SELECTED TEXT:
------------

Dave Burnham, after almost ten years of writing about the NYPD, left that beat and wrote two investigative books. One on the IRS and the other on the Justice Department. He said, “So I wasn’t just picking on the poor old NYPD.”

When I told Dave that I was writing a story on Frank he was more than willing to talk to me. I asked him how the story came about. The biggest story in the country at that time on police corruption.

Here was my problem. The editors, both editors and the editorial editors and the city were high on Mayor Lindsey, they all thought that he was terrific. I thought he was stupid and naïve, but a beautiful man.   

I sought very hard to develop information that would allow me to present my feelings, Serpico’s feelings, and Delise’s feelings, that this was a citywide problem. Not from one individual cop. Newspapers were full of stories about individual cops. I wanted to do something else. So, I took a lot of steps and one of them was to, I don’t remember if it was my engineering or Frank’s or what, anyway we managed to get a bunch of people to come in and persuade Arthur Gelb [the metropolitan editor] and [Abe] Rosenthal [managing editor] that this is a bigger problem. This is not a story of an individual cop who took money, this is systematic and there were problems in how the system worked.

------------

ENTRIES SHOWN:
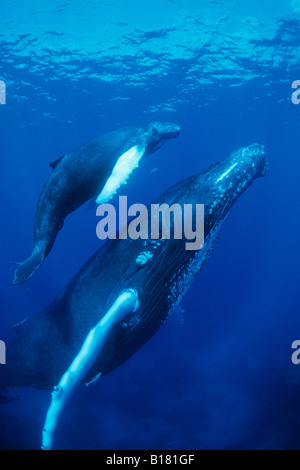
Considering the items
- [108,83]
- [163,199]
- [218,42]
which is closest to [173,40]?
[218,42]

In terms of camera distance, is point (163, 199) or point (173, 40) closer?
point (163, 199)

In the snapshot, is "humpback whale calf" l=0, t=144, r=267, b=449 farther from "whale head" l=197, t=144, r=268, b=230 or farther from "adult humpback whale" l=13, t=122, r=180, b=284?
"adult humpback whale" l=13, t=122, r=180, b=284

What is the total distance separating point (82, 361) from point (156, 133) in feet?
12.0

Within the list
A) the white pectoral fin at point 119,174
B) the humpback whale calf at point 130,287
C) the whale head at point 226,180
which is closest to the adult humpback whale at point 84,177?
the white pectoral fin at point 119,174

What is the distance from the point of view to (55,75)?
31297 millimetres

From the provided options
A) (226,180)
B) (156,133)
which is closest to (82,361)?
(226,180)

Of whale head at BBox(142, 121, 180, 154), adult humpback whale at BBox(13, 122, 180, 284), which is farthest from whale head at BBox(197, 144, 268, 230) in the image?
whale head at BBox(142, 121, 180, 154)

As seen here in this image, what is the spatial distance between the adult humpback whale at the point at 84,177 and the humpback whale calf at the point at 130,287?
69cm

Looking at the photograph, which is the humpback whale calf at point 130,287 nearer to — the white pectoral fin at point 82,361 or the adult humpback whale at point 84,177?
the white pectoral fin at point 82,361

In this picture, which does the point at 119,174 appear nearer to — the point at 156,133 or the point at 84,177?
the point at 84,177

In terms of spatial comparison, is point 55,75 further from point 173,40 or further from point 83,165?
point 83,165

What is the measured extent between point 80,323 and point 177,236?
1.90 metres

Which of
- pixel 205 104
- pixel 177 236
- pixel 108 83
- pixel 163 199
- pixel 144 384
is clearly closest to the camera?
pixel 177 236

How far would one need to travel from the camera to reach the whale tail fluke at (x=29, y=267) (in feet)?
15.8
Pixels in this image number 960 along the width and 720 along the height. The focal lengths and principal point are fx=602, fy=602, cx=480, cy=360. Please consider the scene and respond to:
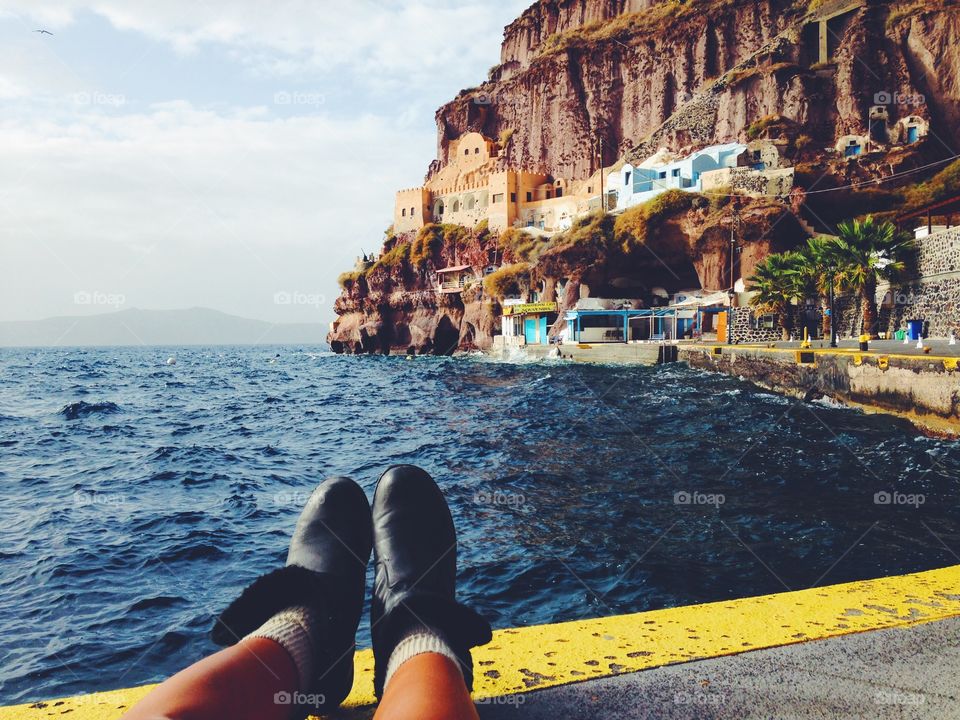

------------

WORK TO BE COMPLETED: Duplicate the stretch of the police corruption text from "I sought very" through "the system worked.", keeping every word as it appears.

ANSWER AREA:
I sought very hard to develop information that would allow me to present my feelings, Serpico’s feelings, and Delise’s feelings, that this was a citywide problem. Not from one individual cop. Newspapers were full of stories about individual cops. I wanted to do something else. So, I took a lot of steps and one of them was to, I don’t remember if it was my engineering or Frank’s or what, anyway we managed to get a bunch of people to come in and persuade Arthur Gelb [the metropolitan editor] and [Abe] Rosenthal [managing editor] that this is a bigger problem. This is not a story of an individual cop who took money, this is systematic and there were problems in how the system worked.